King Grieve bellowed from the prow of one of the nearly finished ships. “I want to sail soon. Finish these ships so we can head back to the Norukai islands and launch our war.”

Bannon muttered, “Since so many Norukai were killed here, you’ll need fewer ships going home.” The shipwright reached over and slapped Bannon hard on the face, bloodying his lip and leaving a bright red mark on his cheek.

Chalk laughed as if the young swordsman’s remark was the funniest thing he had ever heard. He squatted in front of Bannon and nodded, grinning. Unfortunately, the king also heard the comment. Grieve grabbed him again, ready to kill him, but Gara hissed her warning again. “We need him to work!”

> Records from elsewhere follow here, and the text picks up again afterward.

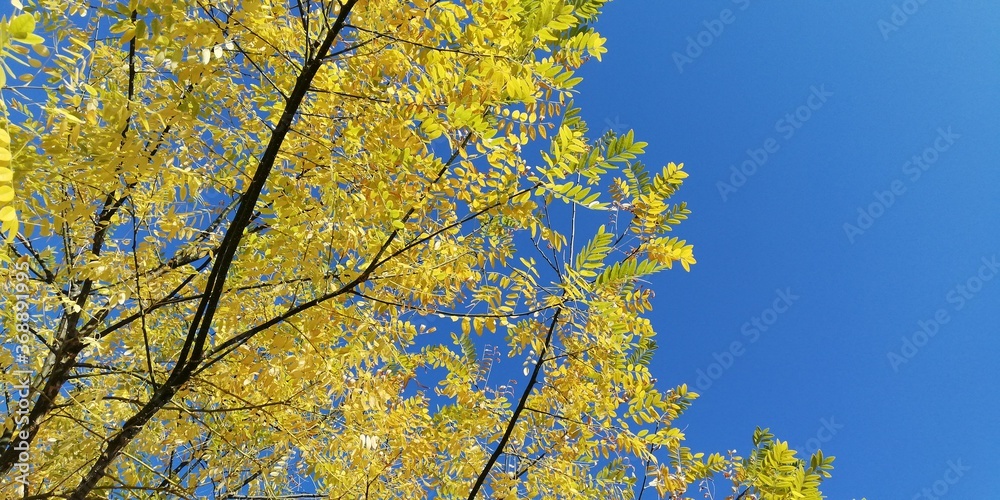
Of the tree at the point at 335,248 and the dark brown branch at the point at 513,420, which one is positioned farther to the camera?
the dark brown branch at the point at 513,420

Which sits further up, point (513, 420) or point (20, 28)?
point (513, 420)

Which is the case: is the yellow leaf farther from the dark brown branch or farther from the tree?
the dark brown branch

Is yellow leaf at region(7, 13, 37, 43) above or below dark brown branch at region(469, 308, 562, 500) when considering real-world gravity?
below

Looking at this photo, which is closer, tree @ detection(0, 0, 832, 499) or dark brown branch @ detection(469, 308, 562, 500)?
tree @ detection(0, 0, 832, 499)

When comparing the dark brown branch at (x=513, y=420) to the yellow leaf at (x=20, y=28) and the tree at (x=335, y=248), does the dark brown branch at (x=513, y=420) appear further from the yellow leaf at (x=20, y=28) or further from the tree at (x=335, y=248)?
the yellow leaf at (x=20, y=28)

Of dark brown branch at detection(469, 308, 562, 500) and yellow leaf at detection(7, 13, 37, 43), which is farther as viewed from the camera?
dark brown branch at detection(469, 308, 562, 500)

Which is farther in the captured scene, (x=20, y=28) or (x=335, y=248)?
(x=335, y=248)

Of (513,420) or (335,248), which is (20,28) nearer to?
(335,248)

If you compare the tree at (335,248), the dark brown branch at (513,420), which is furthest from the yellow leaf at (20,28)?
the dark brown branch at (513,420)

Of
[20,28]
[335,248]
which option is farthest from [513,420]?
[20,28]

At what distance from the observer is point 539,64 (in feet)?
6.88

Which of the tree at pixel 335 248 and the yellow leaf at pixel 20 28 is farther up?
the tree at pixel 335 248

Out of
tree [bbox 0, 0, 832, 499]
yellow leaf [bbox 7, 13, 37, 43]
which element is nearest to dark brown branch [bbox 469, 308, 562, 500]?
tree [bbox 0, 0, 832, 499]

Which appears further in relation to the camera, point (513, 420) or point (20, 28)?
point (513, 420)
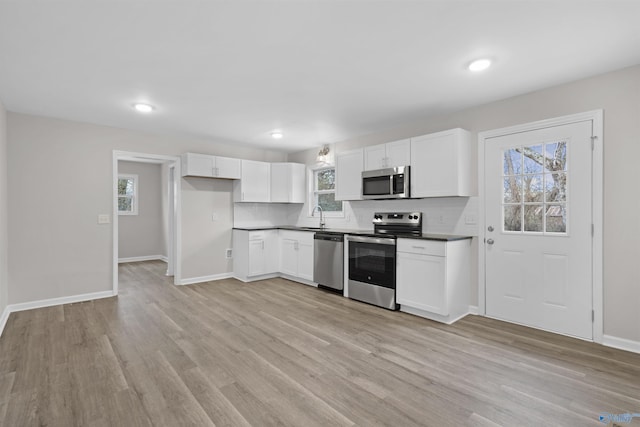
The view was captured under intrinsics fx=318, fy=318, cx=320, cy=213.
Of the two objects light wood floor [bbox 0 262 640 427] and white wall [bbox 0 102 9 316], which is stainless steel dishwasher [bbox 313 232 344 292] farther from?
white wall [bbox 0 102 9 316]

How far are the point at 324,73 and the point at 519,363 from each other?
9.47 feet

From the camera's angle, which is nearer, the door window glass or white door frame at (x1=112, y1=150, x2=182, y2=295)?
the door window glass

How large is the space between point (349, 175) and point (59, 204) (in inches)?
154

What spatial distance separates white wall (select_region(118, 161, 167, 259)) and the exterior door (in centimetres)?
708

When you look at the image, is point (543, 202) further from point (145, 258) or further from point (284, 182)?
point (145, 258)

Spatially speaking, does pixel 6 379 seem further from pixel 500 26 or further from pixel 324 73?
pixel 500 26

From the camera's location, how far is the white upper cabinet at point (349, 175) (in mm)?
4641

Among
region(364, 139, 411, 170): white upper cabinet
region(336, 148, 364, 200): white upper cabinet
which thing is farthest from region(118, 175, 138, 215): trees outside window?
region(364, 139, 411, 170): white upper cabinet

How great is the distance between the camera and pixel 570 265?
301 cm

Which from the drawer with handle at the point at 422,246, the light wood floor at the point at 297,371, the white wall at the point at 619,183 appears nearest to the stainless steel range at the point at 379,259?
the drawer with handle at the point at 422,246

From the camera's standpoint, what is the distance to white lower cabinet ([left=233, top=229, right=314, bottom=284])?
5.11 metres

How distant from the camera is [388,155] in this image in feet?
13.9

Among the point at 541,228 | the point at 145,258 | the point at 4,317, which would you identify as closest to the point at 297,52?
the point at 541,228

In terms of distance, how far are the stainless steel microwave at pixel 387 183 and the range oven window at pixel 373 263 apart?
2.24 ft
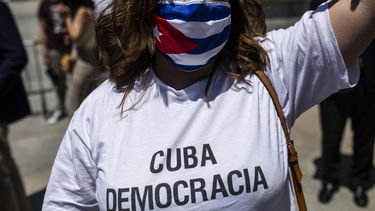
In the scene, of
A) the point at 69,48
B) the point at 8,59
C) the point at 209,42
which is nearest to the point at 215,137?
the point at 209,42

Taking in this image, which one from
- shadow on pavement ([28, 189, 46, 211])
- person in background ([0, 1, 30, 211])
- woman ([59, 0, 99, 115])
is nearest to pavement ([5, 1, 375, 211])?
shadow on pavement ([28, 189, 46, 211])

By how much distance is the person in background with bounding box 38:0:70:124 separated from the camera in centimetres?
567

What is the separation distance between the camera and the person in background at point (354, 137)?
12.5ft

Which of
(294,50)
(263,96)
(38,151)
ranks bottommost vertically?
(38,151)

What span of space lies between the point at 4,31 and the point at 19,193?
100 cm

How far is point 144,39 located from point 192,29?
161 millimetres

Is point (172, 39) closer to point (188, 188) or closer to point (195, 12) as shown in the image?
point (195, 12)

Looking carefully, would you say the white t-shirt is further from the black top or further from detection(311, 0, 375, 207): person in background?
detection(311, 0, 375, 207): person in background

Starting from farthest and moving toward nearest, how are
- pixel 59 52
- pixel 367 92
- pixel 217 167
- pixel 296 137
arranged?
pixel 59 52 < pixel 296 137 < pixel 367 92 < pixel 217 167

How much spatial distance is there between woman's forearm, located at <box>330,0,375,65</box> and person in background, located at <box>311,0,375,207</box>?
2.42m

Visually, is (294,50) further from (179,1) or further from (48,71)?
(48,71)

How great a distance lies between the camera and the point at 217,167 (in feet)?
4.37

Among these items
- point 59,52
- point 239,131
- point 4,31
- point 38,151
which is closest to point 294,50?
point 239,131

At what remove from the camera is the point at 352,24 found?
1.30 meters
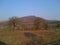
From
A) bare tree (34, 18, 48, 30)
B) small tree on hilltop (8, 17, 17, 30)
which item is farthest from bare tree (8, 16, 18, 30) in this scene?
bare tree (34, 18, 48, 30)

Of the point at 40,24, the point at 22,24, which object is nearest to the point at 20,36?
the point at 22,24

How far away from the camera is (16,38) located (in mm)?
1551

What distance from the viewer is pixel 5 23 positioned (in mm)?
1546

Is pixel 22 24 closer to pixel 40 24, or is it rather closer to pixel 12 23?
pixel 12 23

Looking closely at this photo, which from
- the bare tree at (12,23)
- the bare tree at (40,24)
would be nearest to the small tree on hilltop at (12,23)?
the bare tree at (12,23)

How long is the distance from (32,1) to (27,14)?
0.63ft

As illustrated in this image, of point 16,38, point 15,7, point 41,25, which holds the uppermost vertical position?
point 15,7

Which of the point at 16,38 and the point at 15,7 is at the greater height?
the point at 15,7

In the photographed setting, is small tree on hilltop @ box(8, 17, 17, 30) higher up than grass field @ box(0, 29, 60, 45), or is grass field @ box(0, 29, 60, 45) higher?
small tree on hilltop @ box(8, 17, 17, 30)

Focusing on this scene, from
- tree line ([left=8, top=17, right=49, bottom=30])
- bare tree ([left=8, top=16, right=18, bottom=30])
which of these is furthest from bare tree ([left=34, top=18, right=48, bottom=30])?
bare tree ([left=8, top=16, right=18, bottom=30])

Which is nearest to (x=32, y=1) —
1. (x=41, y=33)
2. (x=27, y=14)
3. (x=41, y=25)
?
(x=27, y=14)

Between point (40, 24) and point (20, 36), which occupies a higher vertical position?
point (40, 24)

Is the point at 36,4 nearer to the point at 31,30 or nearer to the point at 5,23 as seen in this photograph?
Answer: the point at 31,30

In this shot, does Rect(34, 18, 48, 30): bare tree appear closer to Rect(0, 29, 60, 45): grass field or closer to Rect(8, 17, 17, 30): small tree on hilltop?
Rect(0, 29, 60, 45): grass field
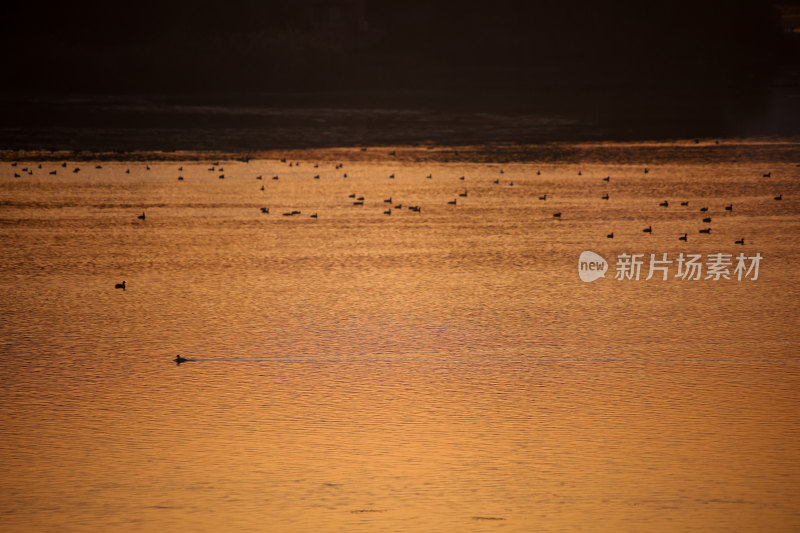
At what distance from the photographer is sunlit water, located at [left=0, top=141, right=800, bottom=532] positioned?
19.9 ft

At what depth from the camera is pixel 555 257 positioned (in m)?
12.7

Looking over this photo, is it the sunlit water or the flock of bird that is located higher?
the flock of bird

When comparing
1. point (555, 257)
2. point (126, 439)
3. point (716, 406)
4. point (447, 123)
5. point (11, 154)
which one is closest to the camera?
point (126, 439)

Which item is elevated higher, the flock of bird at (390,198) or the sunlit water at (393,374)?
the flock of bird at (390,198)

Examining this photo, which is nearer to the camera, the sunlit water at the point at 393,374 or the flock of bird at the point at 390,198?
the sunlit water at the point at 393,374

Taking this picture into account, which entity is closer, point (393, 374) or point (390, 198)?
point (393, 374)

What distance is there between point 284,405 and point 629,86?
39781 mm

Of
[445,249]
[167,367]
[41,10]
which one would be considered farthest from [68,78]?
[167,367]

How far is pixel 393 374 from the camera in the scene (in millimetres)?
8242

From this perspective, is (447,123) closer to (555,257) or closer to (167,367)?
(555,257)

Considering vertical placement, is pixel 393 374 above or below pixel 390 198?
below

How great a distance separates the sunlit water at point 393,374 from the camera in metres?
6.06

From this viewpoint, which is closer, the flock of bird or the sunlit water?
the sunlit water

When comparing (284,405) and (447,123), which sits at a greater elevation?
(447,123)
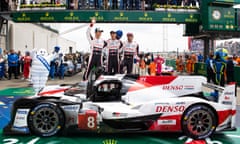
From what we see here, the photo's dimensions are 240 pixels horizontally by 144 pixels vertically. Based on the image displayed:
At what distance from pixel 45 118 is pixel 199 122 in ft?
7.59

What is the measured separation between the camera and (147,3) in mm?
17516

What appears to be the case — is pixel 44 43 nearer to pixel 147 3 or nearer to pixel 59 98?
pixel 147 3

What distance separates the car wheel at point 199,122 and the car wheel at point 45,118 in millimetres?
1852

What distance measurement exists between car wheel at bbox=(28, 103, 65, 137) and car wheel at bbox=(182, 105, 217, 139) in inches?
72.9

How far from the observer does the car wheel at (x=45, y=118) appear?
15.9 ft

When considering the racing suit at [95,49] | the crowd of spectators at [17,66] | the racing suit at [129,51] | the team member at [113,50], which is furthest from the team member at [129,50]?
the crowd of spectators at [17,66]

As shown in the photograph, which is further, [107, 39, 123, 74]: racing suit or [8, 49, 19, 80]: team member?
[8, 49, 19, 80]: team member

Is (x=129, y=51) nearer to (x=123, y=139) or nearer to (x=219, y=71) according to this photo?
(x=219, y=71)

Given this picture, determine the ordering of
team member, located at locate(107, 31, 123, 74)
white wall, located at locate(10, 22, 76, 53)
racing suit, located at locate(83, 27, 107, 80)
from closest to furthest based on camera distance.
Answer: racing suit, located at locate(83, 27, 107, 80) → team member, located at locate(107, 31, 123, 74) → white wall, located at locate(10, 22, 76, 53)

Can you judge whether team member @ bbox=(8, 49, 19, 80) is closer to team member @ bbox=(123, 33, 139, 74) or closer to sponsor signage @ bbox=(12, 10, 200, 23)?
sponsor signage @ bbox=(12, 10, 200, 23)

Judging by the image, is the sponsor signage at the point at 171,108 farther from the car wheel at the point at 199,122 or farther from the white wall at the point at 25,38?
the white wall at the point at 25,38

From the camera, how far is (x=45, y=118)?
4879 mm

The king lifted Bannon and tossed him over the side of the ship and into the river. “He can work at the waterline, soaking up mud and slime.”

With a yelp, Bannon fell, plunging into the river. Spluttering, he struggled for something to hold on to. He trod water and looked up, his reddish hair hanging in muddy strands like weeds. Grieve leaned over the rail and growled from above. “Next time I’ll put weights on your ankles! Then you can repair the bottom of the boat until you drown.”

Chalk peered over the rail, staring down at Bannon with incomprehensible concern.

Gara threw a mallet down to him, which splashed in the water. Four other slaves were tied to the listing ship alongside spare boards and wooden buckets filled with nails. The river sounds hummed in the oppressive humid air around them. Norukai guards passed close in landing boats, ferrying equipment and people from one serpent vessel to the next, while also keeping watch on the slaves working at the waterline.

Bannon realized that further resistance—today—would accomplish nothing more, so he grudgingly took the floating mallet and followed instructions. For now. Picking up one of the patch boards, he reached into a bucket of nails that hung on a rope and joined the other slaves in pounding the wood into place, overlapping hull boards. Another slave dug his hands into a pot of warm pitch and slathered a waterproof seal across the wood.

A nearby slave commiserated, “Terrible duty, but better than bilge work.”

Bannon had seen other slaves going into the dark and stuffy lower decks of the damaged ships, hauling out buckets of water so the vessels could float higher. “I guess we can always think of something worse.” Optimism had often been Bannon’s saving grace, and he clung to hope that frequently turned out to be foolish. But it was the core of his personality. He would find a way to escape these disgusting captors, and he would make things better. He wouldn’t give up.

The slave beside him let out a bitter chuckle. “This is much better than the bilge—” Suddenly, his face twisted in an expression of pain and terror. He flailed at the rope holding him, but something yanked his body beneath the water before he could scream. The rope stretched tight, then snapped, and blood blossomed in the water.

Bannon instinctively reached out to save the man, but the victim was snatched away. The other slaves scrambled to get out of the river as the knobby reptilian back of a swamp predator broke the surface and swam briskly away with the poor man’s broken body in its scissorlike jaws. The swamp dragon dove under the water, taking its meal.

The slaves in the water screamed, pulling on their ropes as they tried to lift themselves to safety. Bannon grabbed the snapped cable that had held the victim and used it to climb the hull, reaching down to help the others. Norukai rushed to the rails with boat hooks and spears. They jabbed downward, knocking the slaves away. “Back in the water. Back to work!”